__Objectif__.
Répondez aux questions suivantes à l'aide de la critique d'Ocean's Heart.
1. De quel jeu Ocean's Heart est-il présenté comme un clone ?
2. Quel éditeur soutient Max Mraz pour ce projet, et de quelle nationalité est-il ?
3. À quel corps la jeune Tilia appartient-elle ?

__Source__.
Bon. Ocean’s Heart est un clone de Zelda : A Link to the Past. Voilà, c’est dit, et c’est même revendiqué par son auteur. Qu’on aime ou pas la tendance des jeux vidéo indé à s’inspirer lourdement (et dans le cas présent très lourdement) de l’héritage d’un demi-siècle de game design, il devient difficile de disqualifier un projet juste parce qu’il est réalisé « à la manière de », tant les bonnes comme les très mauvaises surprises en la matière deviennent la norme. Ocean’s Heart c’est donc : Zelda III au bord de la mer, avec des mouettes, des falaises et des pirates. Une fois qu’on a dit ça et qu’on a vaguement ricané sur le côté très évidemment copié-collé des mécaniques et des assets de Zelda, on peut évacuer la question et aborder tout le reste : Ocean’s Heart est-il un bon jeu ?
Nous vous avions parlé du développeur solo Max Mraz, auteur entre autres d’un surprenant demake de Bloodborne il y a quelques mois. De fait, Ocean’s Heart est le quatrième Zelda Like de son auteur, qui en a visiblement fait sa « patte » personnelle, avec une maîtrise impressionnante du moteur Solarus, permettant de rendre accessible à tous la création d’action RPG inspirés des Zelda 2D de la Super Nintendo et de la Game Boy. Pour la première fois, Mraz bénéficie de l’appui d’un éditeur, en la personne des Lituaniens de Nordcurrent. En résulte un jeu forcément plus ambitieux, plus grand, traduit en de nombreuses langues dont le français, et bénéficiant d’une petite campagne marketing efficace, insistant sur le côté épique et rafraîchissant d’un titre porté sur l’appel du grand large. À voir les trailers, on pourrait même penser qu’Ocean’s Heart renouvelle efficacement la formule en proposant un véritable open world et une aventure au long cours aussi ambitieuse qu’un AAA en 3D à gros budget. On est loin de la vérité, le résultat final étant un jeu assez ramassé, aux ambitions tout de même assez modestes. Néanmoins Ocean’s Heart reste une excellente petite surprise sortie de nulle part qui m’a bluffé à plusieurs reprises.
Brise of the Wild
Certes, on est en terrain connu : jusqu’à sa tunique, la jeune Tilia est plus ou moins un décalque de Link qui serait doué de parole. Et certes, il sera une fois de plus question d’aller secourir une personne disparue en écumant donjons, villages et grottes. Mais dès le départ, Ocean’s Heart a l’intelligence d’inventer un scénario qui se démarque complètement des habitudes du genre. Ici pas de menace démoniaque, de princesse enlevée ou de narration muette minimaliste dans un monde au bord du gouffre. À la recherche de son père et de sa meilleure amie après l’attaque de son village par une bande de pirates sanguinaires, Tilia est une jeune engagée de la Marine Volontaire, une sorte de garde nationale chargée de protéger les habitants de l’archipel. Elle va devoir explorer les différentes régions maritimes du coin, toutes très vivantes, avec des villes peuplées, une agriculture variée, des routes de commerce et du tourisme.

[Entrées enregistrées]
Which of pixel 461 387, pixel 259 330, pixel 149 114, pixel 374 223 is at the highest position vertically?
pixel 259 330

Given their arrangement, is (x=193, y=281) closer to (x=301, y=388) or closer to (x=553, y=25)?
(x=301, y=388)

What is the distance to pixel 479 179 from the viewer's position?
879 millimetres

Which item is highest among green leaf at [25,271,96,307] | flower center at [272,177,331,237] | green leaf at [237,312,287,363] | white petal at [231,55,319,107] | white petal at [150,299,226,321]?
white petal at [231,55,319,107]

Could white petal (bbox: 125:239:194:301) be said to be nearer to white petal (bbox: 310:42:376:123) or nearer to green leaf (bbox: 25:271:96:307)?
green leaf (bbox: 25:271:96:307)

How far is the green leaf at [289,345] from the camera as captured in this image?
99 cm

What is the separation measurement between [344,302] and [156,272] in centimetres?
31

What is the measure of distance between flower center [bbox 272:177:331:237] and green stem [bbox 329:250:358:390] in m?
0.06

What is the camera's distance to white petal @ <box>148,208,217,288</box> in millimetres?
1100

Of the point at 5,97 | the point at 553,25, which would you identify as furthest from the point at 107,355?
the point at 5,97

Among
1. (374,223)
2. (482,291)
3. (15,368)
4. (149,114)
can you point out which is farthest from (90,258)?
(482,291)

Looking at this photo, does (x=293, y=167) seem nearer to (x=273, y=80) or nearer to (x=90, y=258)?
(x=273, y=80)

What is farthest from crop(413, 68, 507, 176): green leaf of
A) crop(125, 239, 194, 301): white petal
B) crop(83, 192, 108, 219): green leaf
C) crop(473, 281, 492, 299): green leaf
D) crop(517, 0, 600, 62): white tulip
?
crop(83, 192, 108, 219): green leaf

__Corrigé__.
1. Zelda : A Link to the Past.
2. Nordcurrent, un éditeur lituanien.
3. À la Marine Volontaire, une sorte de garde nationale chargée de protéger les habitants de l'archipel.